■ **Text provided**:

Turbo Expo and IJPGC join forces in the Big Easy

Michael Valenti
Mechanical Engineering magazine

NEW ORLEANS — Last month's 46th annual ASME International Gas Turbine Institute's Turbo Expo marked the first time the exposition was co-located with the International Joint Power Generation and Conference.

John Parker, who was president of ASME during the co-located event, began the keynote session by saying he was excited to host all three society events — the Summer Annual Meeting, Turbo Expo and the IJPGC — at the same time in New Orleans.

"It bodes well for the power industry to see the same kind of synergy here that it will need for the 21st century," Parker said. Nearly 4,000 people drawn from industry, government and academe attended the jointly located conference. Attendees were offered more than 500 technical papers and nearly 400 exhibitions, as well as technical sessions, plenary sessions and panel discussions.

The first speaker was Randy Zwirn, who is president and chief executive officer of Siemens Westinghouse. He described the critical challenge of manufacturers to build and service gas turbines for projects in the United States, as well as Southeast Asia. "This will tax our resources," Zwirn cautioned, while predicting that gas turbines will represent 10 percent of the power generating fleet in the United States in the next year.

Zwirn said that gas turbine manufacturers could take a lesson from the nuclear industry, which has reduced the outages of its steam turbines from days to hours and even minutes. "This took a great investment in preplanning, something we gas turbine manufacturers and our customers need to do," he said.

Siemens Westinghouse has already increased its turbine production to meet the hunger for energy, shipping 10 gas turbines per month, up from three a month a few years ago. "We need to invest more in production, and use e-trade to facilitate equipment transfer, service and analysis," Zwirn said.

As has been the case, power companies will install and service turbines during the fall and spring to provide peak power in the winter and summer months. To meet that maintenance challenge, Siemens Westinghouse tripled its training investment, and brought in 150 of its German engineers until sufficient American personnel are trained.

■ **Data excerpt**:
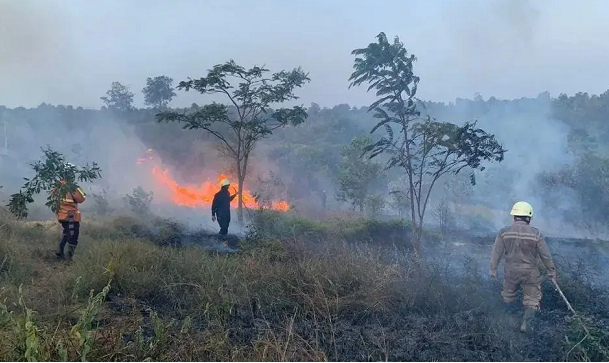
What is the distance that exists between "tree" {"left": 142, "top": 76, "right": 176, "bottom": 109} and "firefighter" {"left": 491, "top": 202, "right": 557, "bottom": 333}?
124ft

■ **Goal**: Extend the article on the joint Turbo Expo and IJPGC meeting in New Orleans, picking up after its last sentence.

■ **Task answer**:
Wayne MacIntire, International Paper's senior manager for power technology, gave the gas turbine users' point of view, explaining that his company buys about $1 billion of energy each year, most of it generated from natural gas. The rising cost of natural gas led the paper maker to survey energy use at its plants and cut consumption by 25 percent. That was done in part by improving energy efficiency, for example, by retrofitting vintage boilers.

Del Williamson, president of GE Power Systems Global Sales, provided a region-by-region breakdown of the global boom in gas turbine sales that made his company the largest earner in the GE portfolio.

"In the Americas, we see the need for adding 330 gigawatts of capacity over the next five years. The major impacts will be deregulation, fuel price, the field availability of the machines, the possible return of nuclear power, transmission constraints and the possibility of overbuilding," said Williamson.

The Asian recession of the latter 1990s slowed demand in the Pacific region to about 200 gigawatts over the next four to five years. Modest European demand for that period, projected to be 165 to 170 gigawatts, is largely spurred by deregulation in Italy and Spain.

Williamson said that GE is investing in new technologies, such as its trailer-mounted TM2500s, to better serve its customers. These mobile power plants are based on GE's 23-megawatt LM2500 gas turbines. "We will supply California with enough TM2500s to generate 450 megawatts," Williamson said.

GE has also increased its production, expecting to ship 281 gas turbines next year, up from 212 in 1999. Echoing Zwirn's comments on the need to invest in service personnel, Williamson said GE Power Systems has trained more than 1,000 new technical advisers in the past two to three years.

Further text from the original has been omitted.